**ZU ERLEDIGEN:** Gib die Zeilen ab der Zeile mit „In terms of“ bis einschließlich der letzten Zeile der Einträge unverändert wieder.

Einträge mit Fragen zu Szenen:
┌──
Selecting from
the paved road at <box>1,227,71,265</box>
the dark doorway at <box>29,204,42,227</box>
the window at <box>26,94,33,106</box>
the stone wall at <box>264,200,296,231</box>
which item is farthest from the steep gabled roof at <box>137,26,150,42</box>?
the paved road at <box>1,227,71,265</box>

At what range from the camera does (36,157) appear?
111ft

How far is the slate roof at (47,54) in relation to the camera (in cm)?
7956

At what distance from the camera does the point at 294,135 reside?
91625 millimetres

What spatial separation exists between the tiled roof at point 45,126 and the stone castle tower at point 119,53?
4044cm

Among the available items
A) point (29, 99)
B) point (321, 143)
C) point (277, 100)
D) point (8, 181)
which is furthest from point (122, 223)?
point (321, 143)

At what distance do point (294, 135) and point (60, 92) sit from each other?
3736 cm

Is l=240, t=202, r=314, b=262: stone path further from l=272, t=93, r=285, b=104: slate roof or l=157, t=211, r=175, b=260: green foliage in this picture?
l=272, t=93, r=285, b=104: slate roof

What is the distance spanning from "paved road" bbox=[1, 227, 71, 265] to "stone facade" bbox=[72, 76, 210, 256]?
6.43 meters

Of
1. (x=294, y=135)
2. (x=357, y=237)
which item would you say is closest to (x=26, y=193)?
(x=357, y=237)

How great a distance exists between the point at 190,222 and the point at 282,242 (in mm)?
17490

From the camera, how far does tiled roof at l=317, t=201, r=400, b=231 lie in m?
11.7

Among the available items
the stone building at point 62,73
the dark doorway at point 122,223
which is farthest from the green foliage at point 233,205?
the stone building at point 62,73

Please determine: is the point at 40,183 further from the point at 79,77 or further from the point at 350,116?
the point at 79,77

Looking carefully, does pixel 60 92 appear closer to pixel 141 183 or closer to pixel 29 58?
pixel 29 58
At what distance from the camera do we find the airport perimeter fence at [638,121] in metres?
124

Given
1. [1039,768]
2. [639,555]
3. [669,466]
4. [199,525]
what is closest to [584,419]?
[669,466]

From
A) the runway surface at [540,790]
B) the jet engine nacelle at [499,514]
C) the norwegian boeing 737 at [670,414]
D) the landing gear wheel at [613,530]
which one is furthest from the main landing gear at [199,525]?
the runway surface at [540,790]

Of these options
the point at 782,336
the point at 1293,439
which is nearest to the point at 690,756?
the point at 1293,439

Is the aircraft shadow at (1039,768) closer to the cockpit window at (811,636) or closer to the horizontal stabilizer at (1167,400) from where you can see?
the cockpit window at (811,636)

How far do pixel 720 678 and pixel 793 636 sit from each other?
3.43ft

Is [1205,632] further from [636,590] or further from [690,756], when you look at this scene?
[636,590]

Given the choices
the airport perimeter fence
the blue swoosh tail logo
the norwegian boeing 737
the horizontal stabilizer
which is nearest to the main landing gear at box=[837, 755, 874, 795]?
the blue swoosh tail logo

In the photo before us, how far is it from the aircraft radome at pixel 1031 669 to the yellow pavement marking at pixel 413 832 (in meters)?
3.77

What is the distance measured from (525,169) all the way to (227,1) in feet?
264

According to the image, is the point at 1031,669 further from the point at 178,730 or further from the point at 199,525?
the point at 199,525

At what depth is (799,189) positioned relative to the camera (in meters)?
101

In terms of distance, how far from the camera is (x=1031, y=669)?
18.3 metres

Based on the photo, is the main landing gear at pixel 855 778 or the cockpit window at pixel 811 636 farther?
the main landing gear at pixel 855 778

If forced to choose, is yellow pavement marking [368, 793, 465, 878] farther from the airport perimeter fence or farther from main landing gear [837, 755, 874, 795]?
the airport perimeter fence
└──
**ERGEBNIS:**
In terms of distance, how far from the camera is (x=1031, y=669)?
18.3 metres

Based on the photo, is the main landing gear at pixel 855 778 or the cockpit window at pixel 811 636 farther?
the main landing gear at pixel 855 778

If forced to choose, is yellow pavement marking [368, 793, 465, 878] farther from the airport perimeter fence or farther from main landing gear [837, 755, 874, 795]?
the airport perimeter fence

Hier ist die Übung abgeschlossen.